Poster Presentation HUPO 2019 - 18th Human Proteome Organization World Congress

A fast and universal sample preparation proteomic workflow for cancer biopsies sourced from different embedding methods (#914)

Steven G Williams 1 , Asim Anees 1 , Srikanth Manda 1 , Jennifer M S Koh 1 , Clare Loudon 1 , Belinda Serafin 1 , Brett Tully 1 , Roger Reddel 1 , Qing Zhong 1 , Peter G Hains 1 , Phil J Robinson 1
  1. The Childrens Medical Research Institute, Westmead, NSW, Australia

The main solid samples available for proteomics of cancer biopsy tissues include: Fresh-frozen (FF), OCT polymer embedded FF (FF-OCT), or formalin-fixed paraffin embedded (FFPE). Sample preparation prior to mass spectrometry (MS) requires different approaches for each. First is the time-consuming washing steps to remove OCT or paraffin.

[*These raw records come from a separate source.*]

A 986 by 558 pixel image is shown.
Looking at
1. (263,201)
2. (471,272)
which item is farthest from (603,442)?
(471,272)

Next the tissues are lysed and proteolytically digested, and finally impurity removal by solid phase extraction (SPE). Different SPE approaches may be required for FF-OCT or FFPE since standard SPE on C18 resin does not remove polymers. In contrast, tissue lysis and digestion can be performed in common in a Barocycler.

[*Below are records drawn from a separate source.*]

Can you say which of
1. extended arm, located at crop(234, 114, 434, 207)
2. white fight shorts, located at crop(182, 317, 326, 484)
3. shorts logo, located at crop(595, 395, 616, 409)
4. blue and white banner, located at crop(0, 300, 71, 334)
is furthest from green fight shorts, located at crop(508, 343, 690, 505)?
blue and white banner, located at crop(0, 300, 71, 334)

We aimed to produce a near-universal sample preparation workflow across tissue sources. Jennifer Koh (see HUPO 2019 poster) developed an SPE method on mixed cation exchange (MCX) resin that removes OCT, allowing elimination of FF-OCT sample washing. Our first aim was to reduce the washing steps for FFPE samples. We developed a 10 min procedure for de-waxing in heated heptane then methanol that is sufficient to remove the wax, reducing washing steps by hours. Reversal of cross-linking was performed during a standard Barocycler digestion. This effectively eliminates sample washing for all typical cancer solid biopsies.

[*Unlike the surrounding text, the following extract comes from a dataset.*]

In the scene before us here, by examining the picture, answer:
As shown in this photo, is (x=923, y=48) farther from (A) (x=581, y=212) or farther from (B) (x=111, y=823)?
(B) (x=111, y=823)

We next determined the optimum SPE method. C18 cannot be used with OCT, but both MCX and silica resins are alternatives for peptide clean-up. With all three sample sources and five rat organs representing a broad tissue density range, we found that all three SPE methods performed well. Both MCX and silica removed OCT, while all three cleaned up FF and FFPE samples. Each method was tested for reproducibility in multiple replicates.

The results show near-universal sample washing and peptide clean-up procedures, that are robust and suitable for any solid tissue source regardless of tissue fixation method.